Zitat von der Seite der Shop Apotheke: "Indikation auswählen und Fragebogen ausfüllen
Beantworten Sie einen kurzen medizinischen Fragebogen und wählen Sie Ihr bevorzugtes Medikament.. Kommt man mit einer Diagnose dank Eigenanamnese des Patienten durch das medizinische Staatsexmen?
Also man kann mir ja viel erzählen, aber sorry Ärzte die sowas mitmachen sind einfach keine Ärzte. Ich kann mir auch beim besten WIllen nicht vorstellen wie man im Laufe seiner Karriere dort landet.

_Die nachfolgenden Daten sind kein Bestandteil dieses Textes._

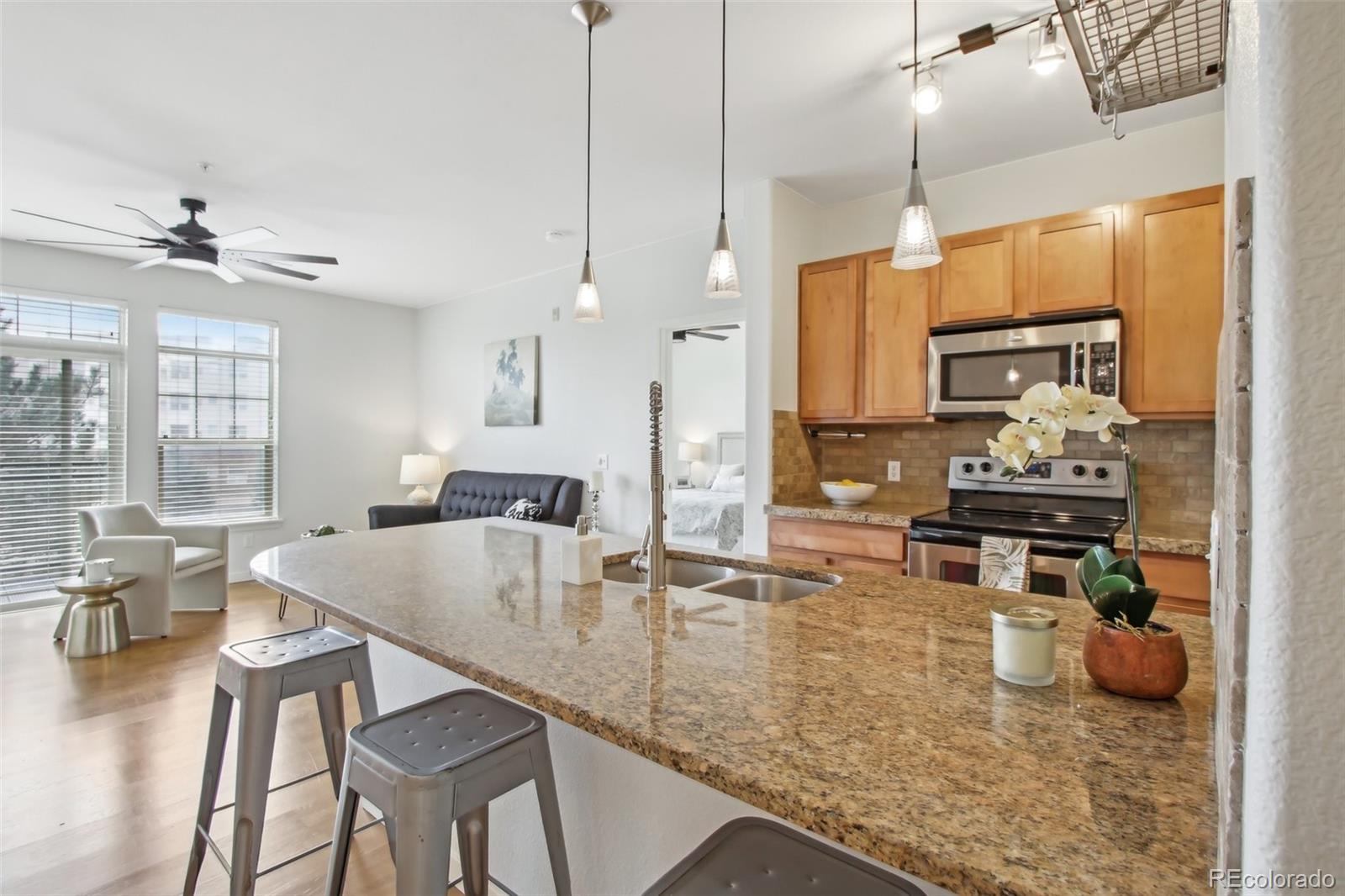 13456 Via Varra Unit: 211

Merkt man plötzlich , dass man misanthropisch veranlagt ist, oder wie?

» Auf diesen Kommentar antworten | 1 Antwort

AW: Das Gegenteil von Arzt

von Alfons Neumann am 06.11.2020 um 2:24 Uhr

tja, solche "Ärzte"-Strolche (wie auch die "Attest-von-der-Masken-Pflicht-Befreiung-Fake-Aussteller") gehören eh strafrechtlich verfolgt. Unsereiner hätte da wohl schon längst ein Verfahren am Hals.
Aber mal das System weiter gedacht: Wir können ein solches "System" natürlich auch direkt als "niederschwelliges Angebot in der Apotheke vor Ort" anbieten, geht schneller als Versand. Derzeit ist eh eRezept-Wilder-Westen angesagt. jegliche Kammer-Behinderungen sind daher als illegale Beschränkung des freien EU-Wirtschaftsverkehrs zu werten, wir schaffen die Rezeptflicht somit "digitalisiert" und "convieniant" ab, entsprechende Ärzte-Honorare sind dann natürlich für uns zu bezahlen... nur, legen wir es auf ein solches System eigentlich an ??
Heutzutage Time is Money, alles hat seinen Preis, is halt Zeitgeist, Convieniance, Digitalisierung first Bedenken second.... Doctores, paßt bloß auf! Arbeitet einfach mit uns direkt vor Ort zusammen und gebt "DrEd" u.Co. die Rote Karte, sonst seit ihr auch bald obsolet ! Die generelle Einbahnstraße zu unseren Lasten funktioniert nicht mehr !!